Весть о том, что старый Вагид, отец колхозного председателя, партийного активиста Чамсурбека, тяжело ранен своим кровником Омаром, разлетелась по селу очень быстро.
Омар был дальним родичем хана, который бежал из Страны Гор ещё в 20-м, вместе с утекавшими на юг, в Персию деникинскими войсками. Но сам он в Персию не ушёл, а прибился с братом Магомед-Курбаном к Нажмутдину Гоцинскому и долго бродил с его бандой по горам, налетая на гарнизоны, угоняя скот и убивая коммунистов.
Потом, когда Гоцинского разбила Красная Армия, братья явились в село с покаянием. Они держали речь перед всем джамаатом, клялись, что ханские родственники удерживали их в банде насильно, говорили, что не хотят больше воевать, а хотят лишь одного — просто жить и трудиться на своей земле. Их родня так же торжественно клялась в этом на годекане, где важно восседали аксакалы, а вокруг них толпились мужчины всего села. Старцы благосклонно внимали словам спустившихся с гор бандитов. Полуживые, с неподвижно застывшими, обветренными лицами, с развевающимися на ветру длинными космами белых бород, молчаливо торжественные, они близоруко щурили выцветшие глаза и одобрительно качали головами.
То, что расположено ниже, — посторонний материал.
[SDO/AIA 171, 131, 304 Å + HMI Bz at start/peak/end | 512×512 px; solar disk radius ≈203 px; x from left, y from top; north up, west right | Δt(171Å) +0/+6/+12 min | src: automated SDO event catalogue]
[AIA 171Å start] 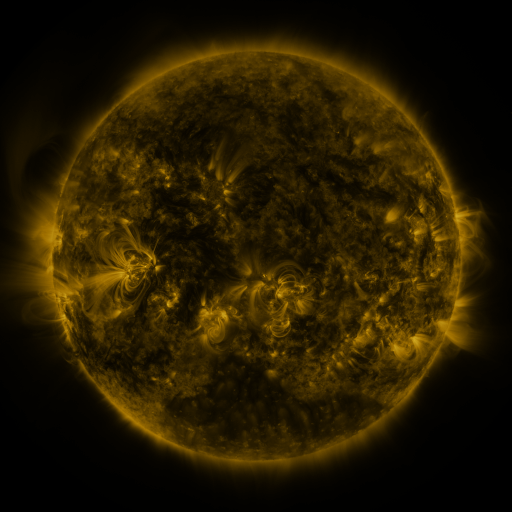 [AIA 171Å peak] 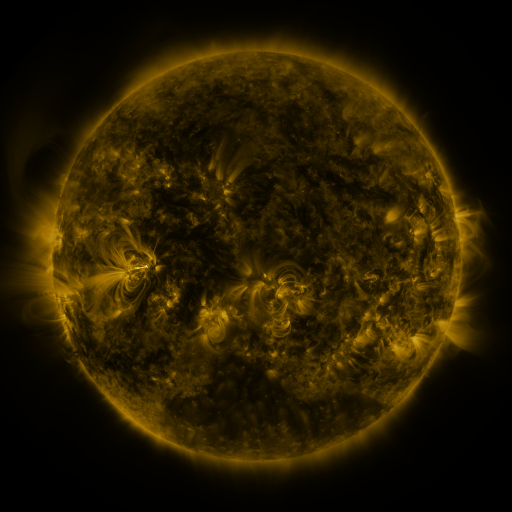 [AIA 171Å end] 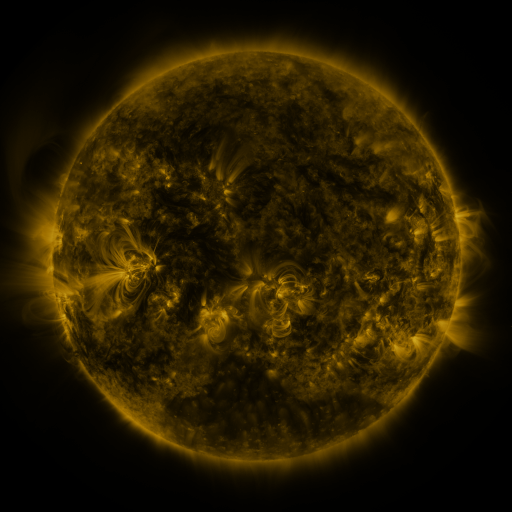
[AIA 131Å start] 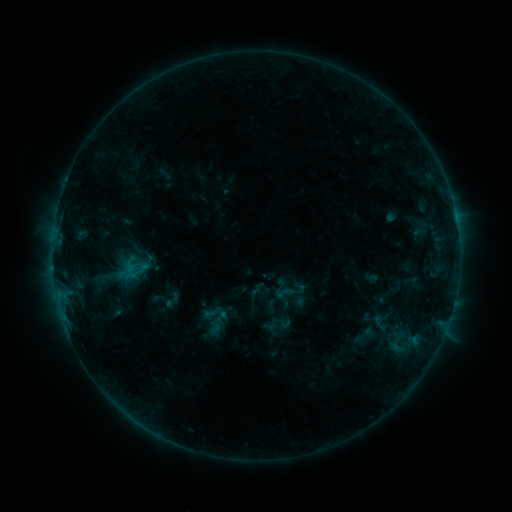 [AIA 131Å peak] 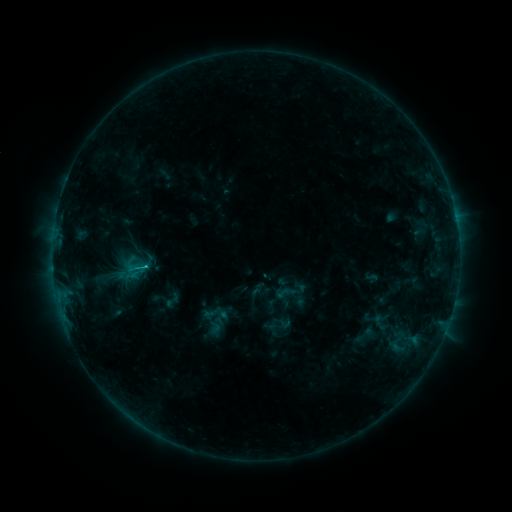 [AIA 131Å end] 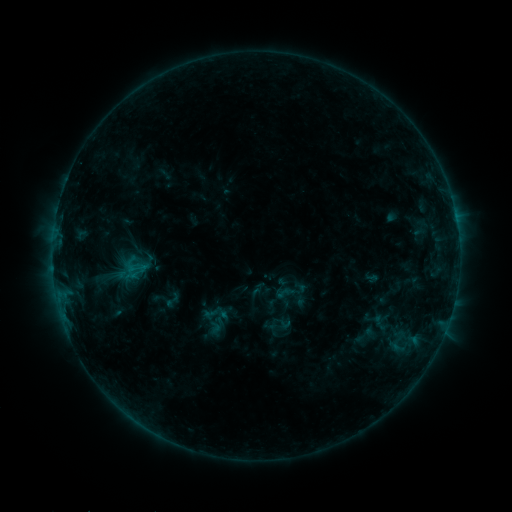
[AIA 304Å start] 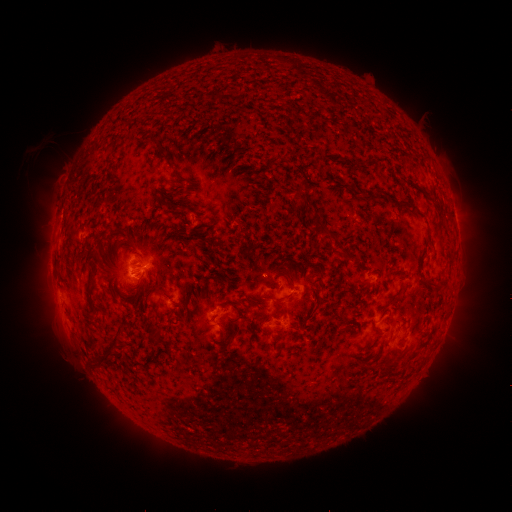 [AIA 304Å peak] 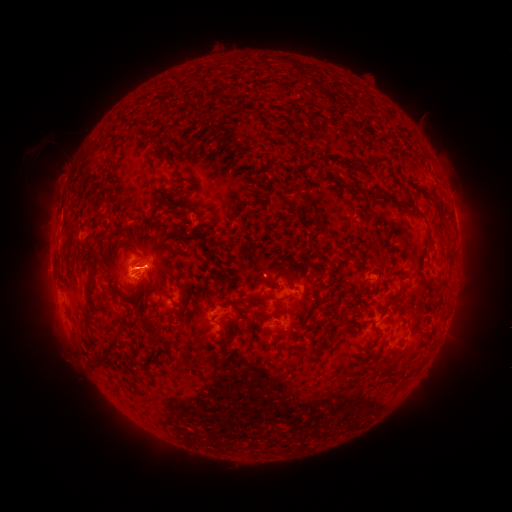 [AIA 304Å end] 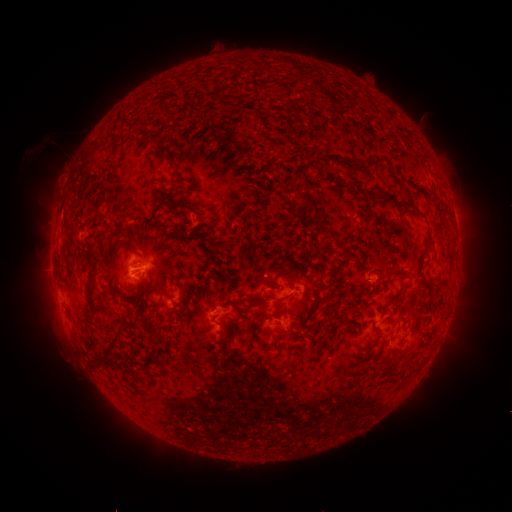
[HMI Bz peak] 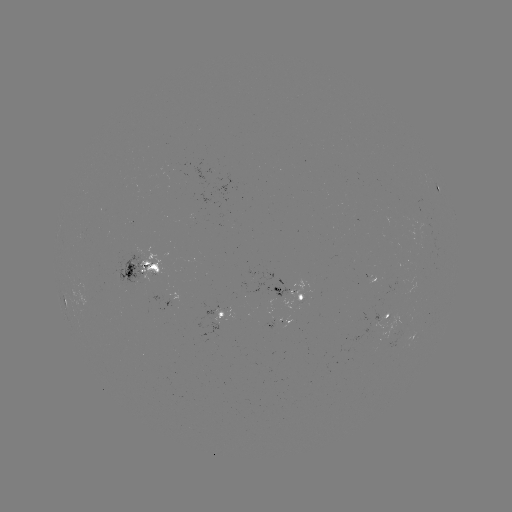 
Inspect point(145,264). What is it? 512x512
B7.0 flare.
Возмущённо, с гневом смотрел Чамсурбек на стариков. Как они могли поверить словам Омара и Магомед-Курбана?! Как можно было их прощать?! Ведь это же убийцы! Все их слова, клятвы, покаяния — ложь! Никто их насильно в банде не держал — за Гоцинского братья воевали по доброй воле. Он знал это абсолютно точно, от одного горца из соседнего села, который тоже был у Гоцинского, но затем явился к красным с повинной.
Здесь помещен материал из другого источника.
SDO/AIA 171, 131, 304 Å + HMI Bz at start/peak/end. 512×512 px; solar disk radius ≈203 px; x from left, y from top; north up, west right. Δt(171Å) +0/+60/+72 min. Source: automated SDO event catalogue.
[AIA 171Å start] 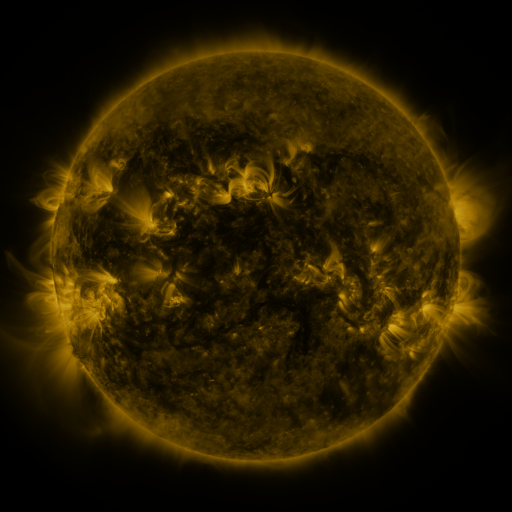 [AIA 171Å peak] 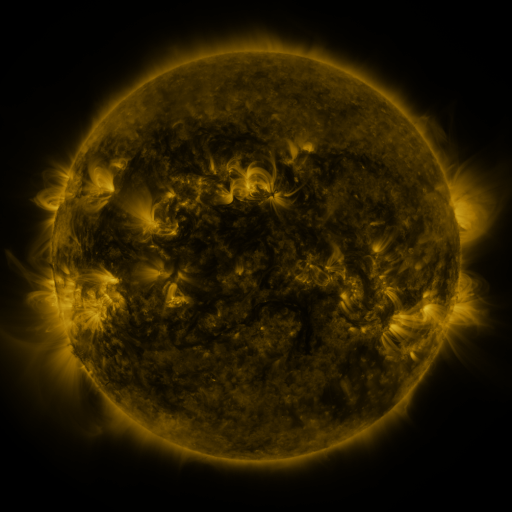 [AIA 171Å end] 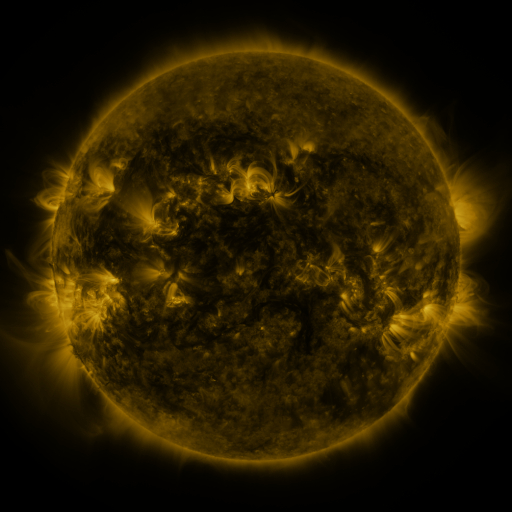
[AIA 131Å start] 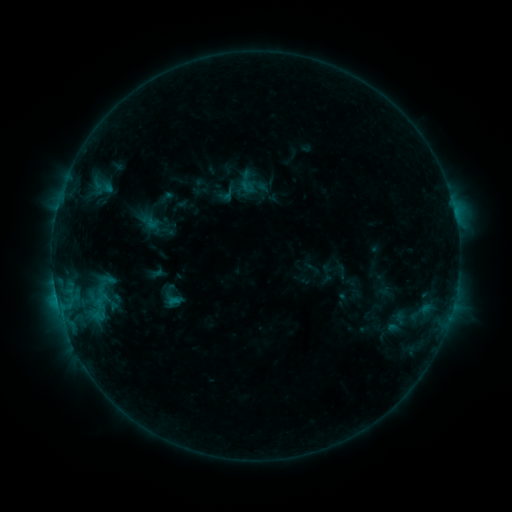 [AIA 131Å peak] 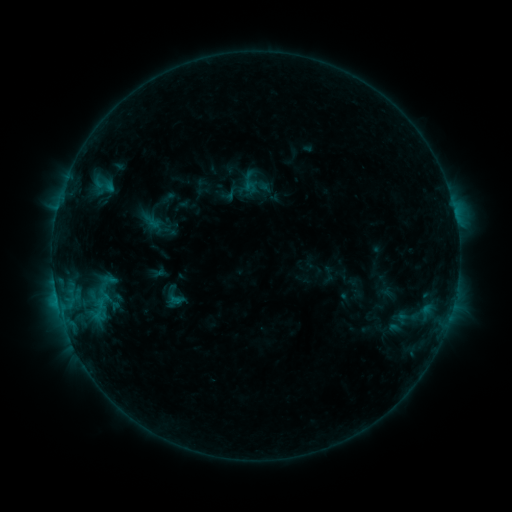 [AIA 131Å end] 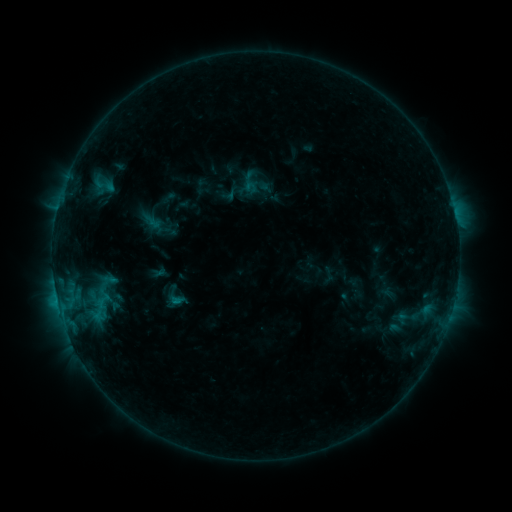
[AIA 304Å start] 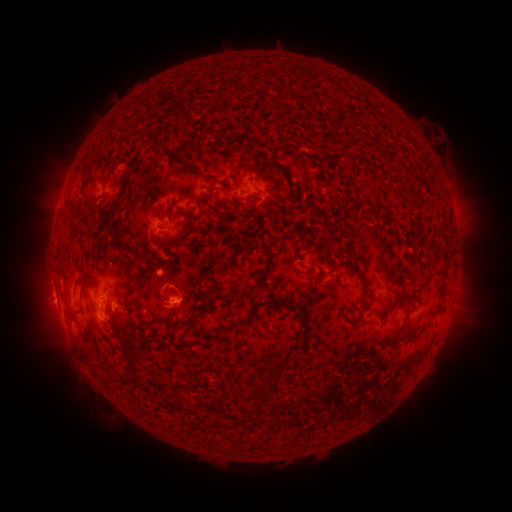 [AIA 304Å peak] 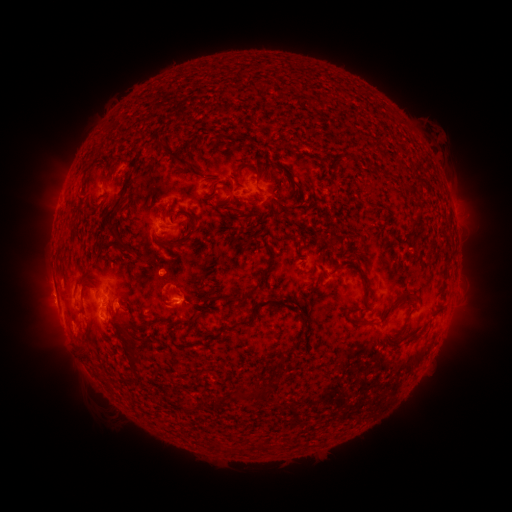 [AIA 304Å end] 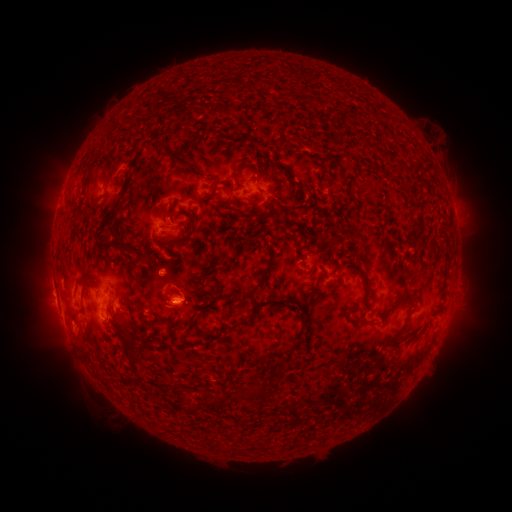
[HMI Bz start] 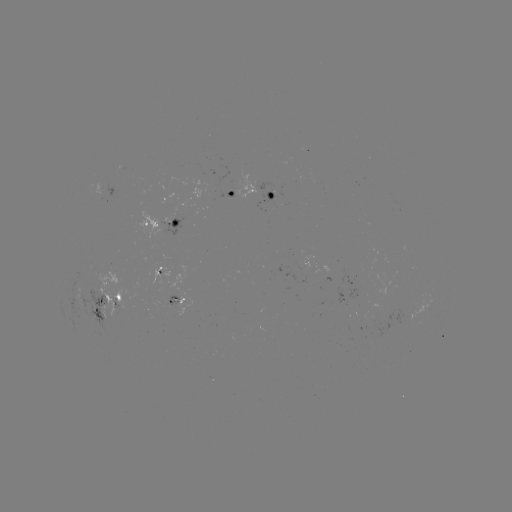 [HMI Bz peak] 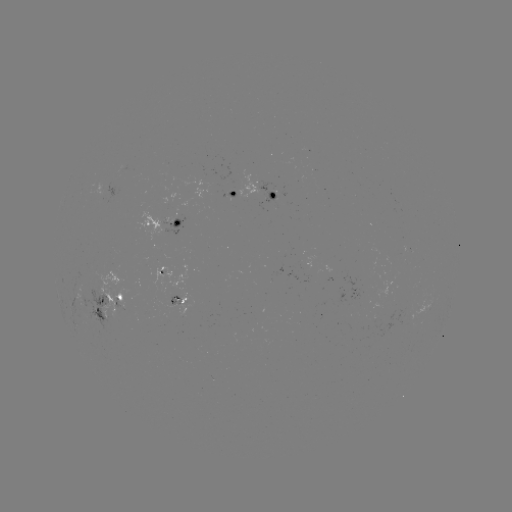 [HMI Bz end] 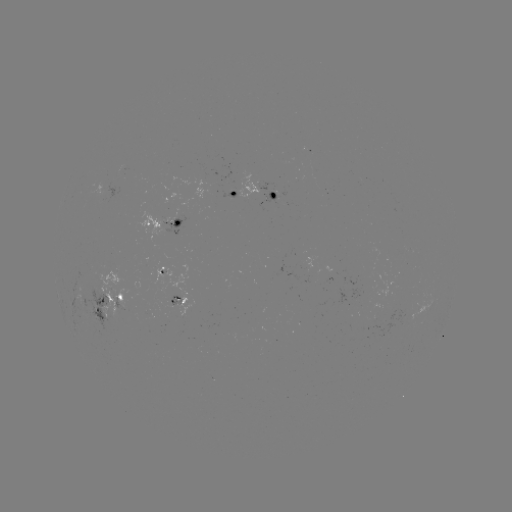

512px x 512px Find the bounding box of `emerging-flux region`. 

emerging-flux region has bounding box [162, 201, 183, 234].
И эти убелённые сединами, важные старцы, которых он когда-то искренне почитал, казались ему теперь неправедными, бесчестными. Как и все эти обычаи, позволявшие оставлять преступления без наказания. Но что мог он им тогда возразить — семнадцатилетний горский парень, стоящий на годекане в задних рядах и тянувший шею из-за спин взрослых мужчин?! Им — уважаемым всеми аксакалам?!
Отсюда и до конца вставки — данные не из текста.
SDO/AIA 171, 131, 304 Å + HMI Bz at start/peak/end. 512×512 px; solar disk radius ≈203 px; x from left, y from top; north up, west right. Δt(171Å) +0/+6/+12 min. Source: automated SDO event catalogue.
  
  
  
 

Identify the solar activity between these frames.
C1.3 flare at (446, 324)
Перед глазами Чамсурбека живо вставали обгорелые стены домов с провалившимися крышами, с зияющими смрадной чернотой окнами. Душу вновь обжигали дикие, затравленные взоры женщин из дальних горных аулов. И всплывал в памяти истерзанный труп русского красноармейца, найденный как-то на перевале.